[Excerpted text Boundary: Start]
Do you all agree with Manning and Amare’s idea of ethical design?  If it is a good idea, what parts make it work better than Dragga and Voss, or, if it is not a good idea, why does their idea fail?

Kostelnick v. Tufte

Kostelnick has a lot to say about his visual rhetoric and design, and most of it does not align with Tufte.  The beginning of the article is hilarious to read because Kostelnick poses the question of who could ever challenge the precepts put forward by Tufte on visual design.  He, of course, then proceeds to do so.  One of the things I did like was that Kostelnick admits that sometimes charts can be boring.  He writes about Tufte’s “chart junk,” but Kostelnick says sometimes a visual designer will have to use such tricks to get the reader to be interested in the chart in the first place.  Then Kostelnick says something that I think is really brilliant.  He says that this gives the chart clarity from a pathos point of view.  Tufte would just condemn a chart with “chart junk” as being frivolous and a waste of time, but Kostelnick uses ethos, pathos, logos, and kairos to show how charts can appeal in different ways to different audiences.  I thought that part specifically was masterfully done.  I think Kostelnick’s right.  A chart can have “chart junk” but still be effective in its presentation.

For example...
For example…

The above chart, for instance, could be shown in a simple bar graph.  It would be much simpler to read, and people like Tufte would swoon over the simplicity.  However, the injuries being placed on the body of the football player are much more interesting to view.  I want to see how many players injured their knee.  I’m curious to know how many players have injured their hands.  Using this chart makes me interested in the statistics.  Would I present this to an NFL Board of Health?  …Maybe.  It is honestly interesting to look at, and it seems to disagree with Tufte’s rules quite a bit.

Do you all think that graphs should be as strict as Tufte writes, or is there leeway?  Or do you think that Kostelnick finds a way out of Tufte’s rules using ethos, pathos, logos, and kairos, or does he not?
[Excerpted text Boundary: End]
[Dataset content Boundary: Start]
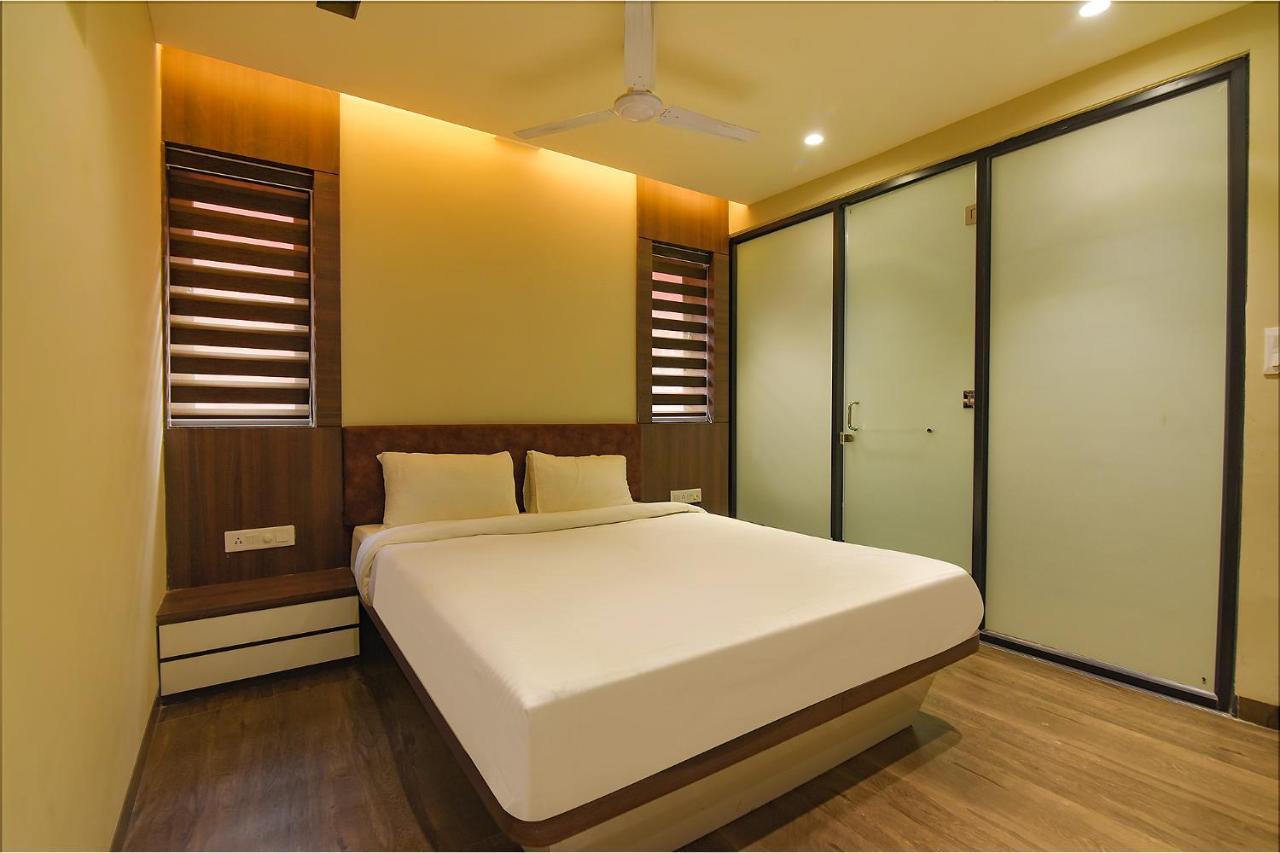 Fabhotel Eros 282 - Nr Sreebhumi Liluāh Екстериор снимка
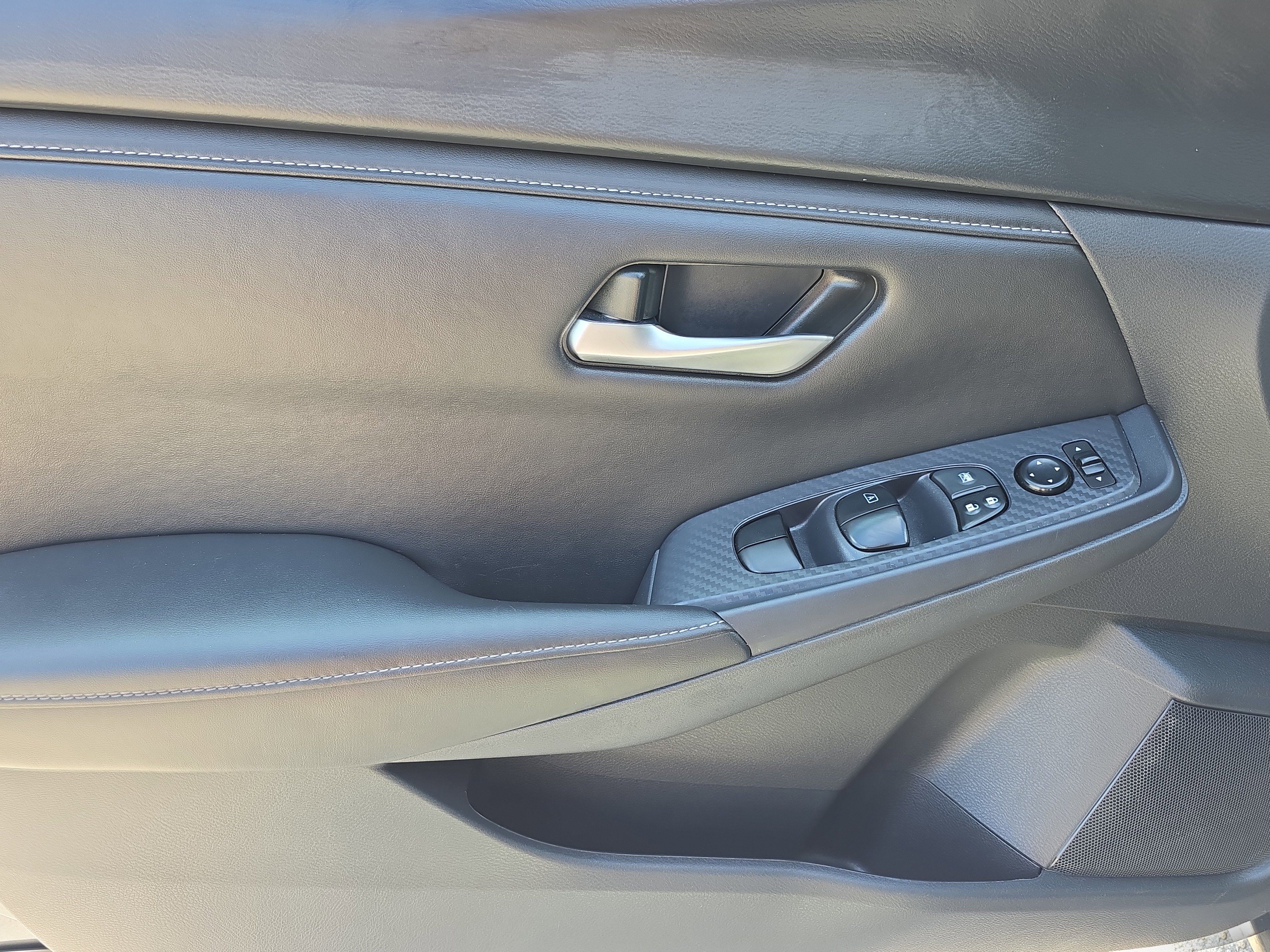 Used 2024 Nissan Sentra SV image 21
[Dataset content Boundary: End]
• [Task requirements]
1. Reproduce the post on Kostelnick and Tufte word for word, starting at "For example..." and ending at "does he not?".
2. Answer these questions using the post on Kostelnick and Tufte:
(a) What does Kostelnick admit that charts can sometimes be?
(b) Which four appeals does Kostelnick use to show how charts can appeal to different audiences?
(c) In what simpler form does the writer say the football injury chart could be shown?
The material above is separate from the post on Kostelnick and Tufte.

• [Task solutions]
1.
For example...
For example…

The above chart, for instance, could be shown in a simple bar graph.  It would be much simpler to read, and people like Tufte would swoon over the simplicity.  However, the injuries being placed on the body of the football player are much more interesting to view.  I want to see how many players injured their knee.  I’m curious to know how many players have injured their hands.  Using this chart makes me interested in the statistics.  Would I present this to an NFL Board of Health?  …Maybe.  It is honestly interesting to look at, and it seems to disagree with Tufte’s rules quite a bit.

Do you all think that graphs should be as strict as Tufte writes, or is there leeway?  Or do you think that Kostelnick finds a way out of Tufte’s rules using ethos, pathos, logos, and kairos, or does he not?

2.
(a) Boring.
(b) Ethos, pathos, logos, and kairos.
(c) A simple bar graph.